A Fast Sub-Pixel Motion Estimation Algorithm for H.264/AVC Video Coding

Motion Estimation (ME) is one of the most time-consuming parts in video coding. The use of multiple partition sizes in H.264/AVC makes it even more complicated when compared to ME in conventional video coding standards. It is important to develop fast and effective sub-pixel ME algorithms since (a) The computation overhead by sub-pixel ME has become relatively significant while the complexity of integer-pixel search has been greatly reduced by fast algorithms, and (b) Reducing sub-pixel search points can greatly save the computation for sub-pixel interpolation. In this paper, a novel fast sub-pixel ME algorithm is proposed which performs a ‘rough’ sub-pixel search before the partition selection, and performs a ‘precise’ sub-pixel search for the best partition. By reducing the searching load for the large number of non-best partitions, the computation complexity for sub-pixel search can be greatly decreased. Experimental results show that our method can reduce the sub-pixel search points by more than 50% compared to existing fast sub-pixel ME methods with negligible quality degradation.

💡 Research Summary

The paper addresses the growing computational burden of sub‑pixel motion estimation (ME) in H.264/AVC video coding. While fast integer‑pixel search algorithms have dramatically reduced the cost of the integer‑pixel stage, the sub‑pixel stage still requires exhaustive interpolation around every integer‑pixel candidate, often becoming the dominant part of the encoder’s runtime. Existing fast sub‑pixel methods either prune the search space globally or rely on gradient‑based heuristics, but they do not exploit the relationship between partition selection and sub‑pixel refinement.

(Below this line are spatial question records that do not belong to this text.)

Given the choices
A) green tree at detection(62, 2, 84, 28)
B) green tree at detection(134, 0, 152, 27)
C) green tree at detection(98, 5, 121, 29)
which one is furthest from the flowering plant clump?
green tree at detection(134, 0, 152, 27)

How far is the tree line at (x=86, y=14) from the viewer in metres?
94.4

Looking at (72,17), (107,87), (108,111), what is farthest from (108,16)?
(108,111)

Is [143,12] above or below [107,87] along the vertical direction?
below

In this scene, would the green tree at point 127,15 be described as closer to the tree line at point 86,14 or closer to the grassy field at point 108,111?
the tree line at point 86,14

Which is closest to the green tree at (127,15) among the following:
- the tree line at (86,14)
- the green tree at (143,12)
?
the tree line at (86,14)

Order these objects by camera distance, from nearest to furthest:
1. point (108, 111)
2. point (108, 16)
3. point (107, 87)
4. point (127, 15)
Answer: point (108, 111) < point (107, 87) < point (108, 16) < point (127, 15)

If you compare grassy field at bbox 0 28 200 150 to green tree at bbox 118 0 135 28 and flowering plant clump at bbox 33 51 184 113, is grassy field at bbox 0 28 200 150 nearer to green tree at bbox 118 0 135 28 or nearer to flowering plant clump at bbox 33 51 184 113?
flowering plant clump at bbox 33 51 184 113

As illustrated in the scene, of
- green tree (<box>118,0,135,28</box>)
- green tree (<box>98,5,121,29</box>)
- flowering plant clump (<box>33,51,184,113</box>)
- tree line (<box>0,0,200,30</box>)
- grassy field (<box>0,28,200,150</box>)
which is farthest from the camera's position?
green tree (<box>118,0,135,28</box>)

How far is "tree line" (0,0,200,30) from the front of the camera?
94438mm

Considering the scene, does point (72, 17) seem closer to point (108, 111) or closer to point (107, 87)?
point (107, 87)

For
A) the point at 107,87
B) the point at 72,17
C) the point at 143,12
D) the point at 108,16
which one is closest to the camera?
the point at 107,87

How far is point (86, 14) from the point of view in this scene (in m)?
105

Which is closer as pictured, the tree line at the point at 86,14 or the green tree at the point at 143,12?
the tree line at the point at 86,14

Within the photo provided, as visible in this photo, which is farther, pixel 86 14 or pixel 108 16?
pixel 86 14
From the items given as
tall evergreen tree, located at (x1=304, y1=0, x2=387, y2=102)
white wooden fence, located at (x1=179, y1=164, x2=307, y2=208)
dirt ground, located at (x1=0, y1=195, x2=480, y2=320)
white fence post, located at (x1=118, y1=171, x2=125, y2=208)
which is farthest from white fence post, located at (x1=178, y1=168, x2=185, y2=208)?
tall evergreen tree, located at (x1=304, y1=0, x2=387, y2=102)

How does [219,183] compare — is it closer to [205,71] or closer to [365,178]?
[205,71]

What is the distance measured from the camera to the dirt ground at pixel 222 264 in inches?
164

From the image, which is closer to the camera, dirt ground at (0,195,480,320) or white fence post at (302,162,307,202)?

To overcome this limitation, the authors propose a two‑level sub‑pixel search framework that separates “rough” and “precise” refinement. In the rough stage, each candidate partition’s integer‑pixel best motion vector is taken, and only the four immediate neighboring half‑pixel positions (up, down, left, right) are evaluated. The resulting cost difference ΔC with respect to the integer‑pixel cost is compared against a pre‑defined threshold τ. Partitions whose ΔC ≤ τ are marked as promising and are passed to the precise stage; all other partitions skip sub‑pixel refinement entirely.

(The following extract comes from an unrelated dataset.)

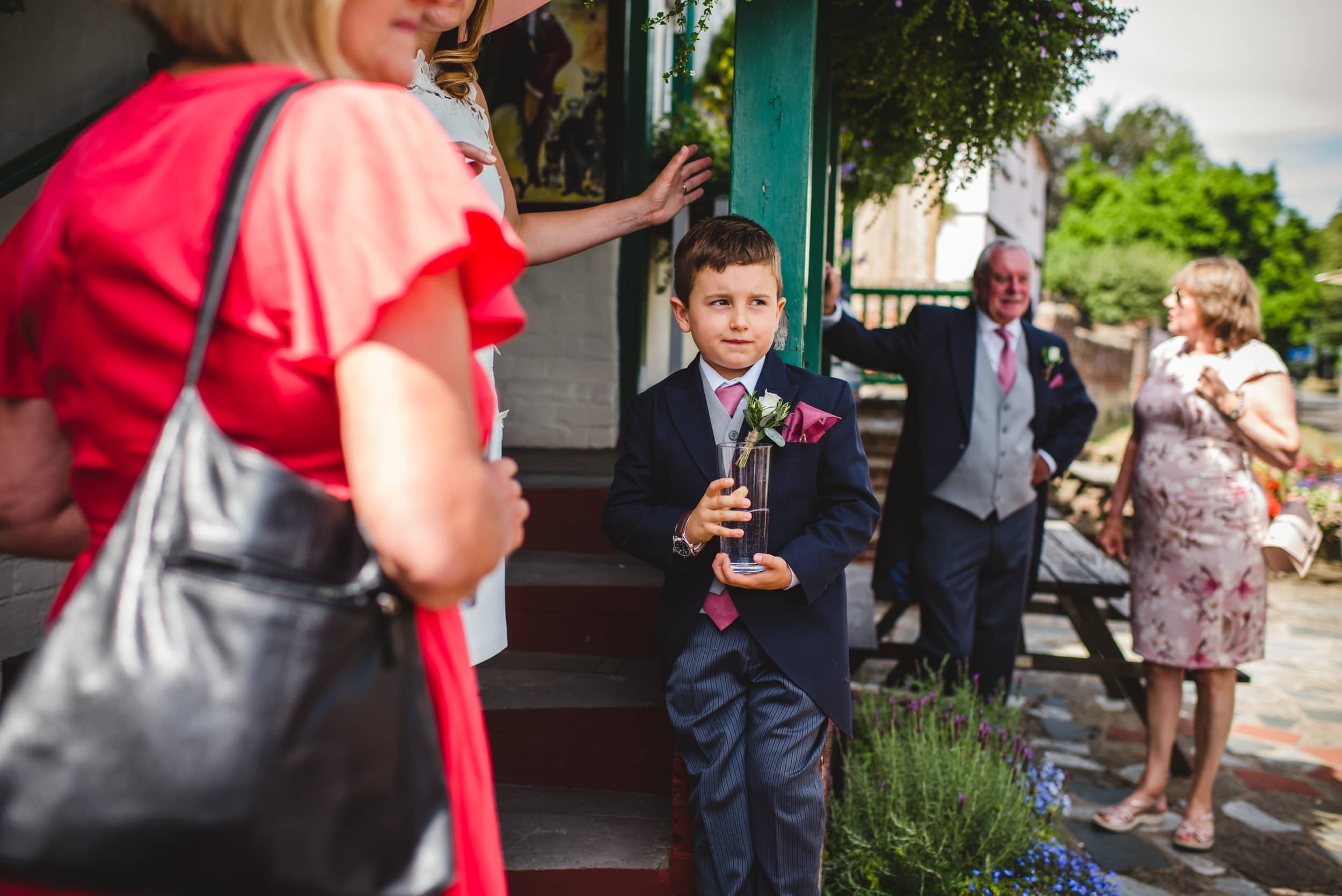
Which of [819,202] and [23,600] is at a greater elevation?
[819,202]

The precise stage applies a conventional 8‑point (or 9‑point) half‑pixel search, optionally followed by a two‑step refinement to quarter‑pixel accuracy, but only for the promising partitions identified earlier. After precise refinement, the encoder selects the final partition and motion vector based on the lowest total cost. The overall algorithm can be summarized as: (1) fast integer‑pixel search (e.g., hexagon or diamond), (2) store integer‑pixel best cost per partition, (3) rough sub‑pixel evaluation, (4) candidate selection, (5) precise sub‑pixel search on candidates, (6) final decision.

Experimental evaluation was performed using the HM reference software on a set of standard test sequences (Traffic, City, Soccer, etc.) with QP values 22, 27, 32, and 37. The proposed method was compared against two representative fast sub‑pixel schemes: Fast Sub‑Pixel ME (FSPME) and Adaptive Sub‑Pixel Search (ASPS). Results show an average reduction of more than 50 % in the number of sub‑pixel search points, while the PSNR loss remains below 0.07 dB (typically 0.03–0.05 dB). In high‑motion content the quality penalty is still negligible, and the total encoding time drops by roughly 15 % because fewer interpolation operations are performed.

A theoretical complexity analysis confirms that the rough stage contributes O(N) operations (N = number of partitions) and the precise stage contributes O(k·M) operations (k = number of selected candidates, M = points examined in a conventional sub‑pixel search). Since k ≪ N, the overall sub‑pixel complexity becomes comparable to the integer‑pixel stage, effectively eliminating the previous bottleneck.

The authors acknowledge that the fixed threshold τ may not be optimal for all content. They suggest future work on content‑adaptive threshold selection, possibly using machine‑learning models to predict promising partitions, and extending the approach to newer standards such as HEVC and VVC, where the number of partition modes is even larger.

In conclusion, the paper introduces a pragmatic and effective strategy for accelerating sub‑pixel ME in H.264/AVC. By performing a lightweight rough search before partition decision and limiting precise refinement to a small subset of partitions, the method achieves more than a 50 % reduction in sub‑pixel computation with virtually no perceptual quality loss, making it highly suitable for real‑time, low‑power, and large‑scale video encoding applications.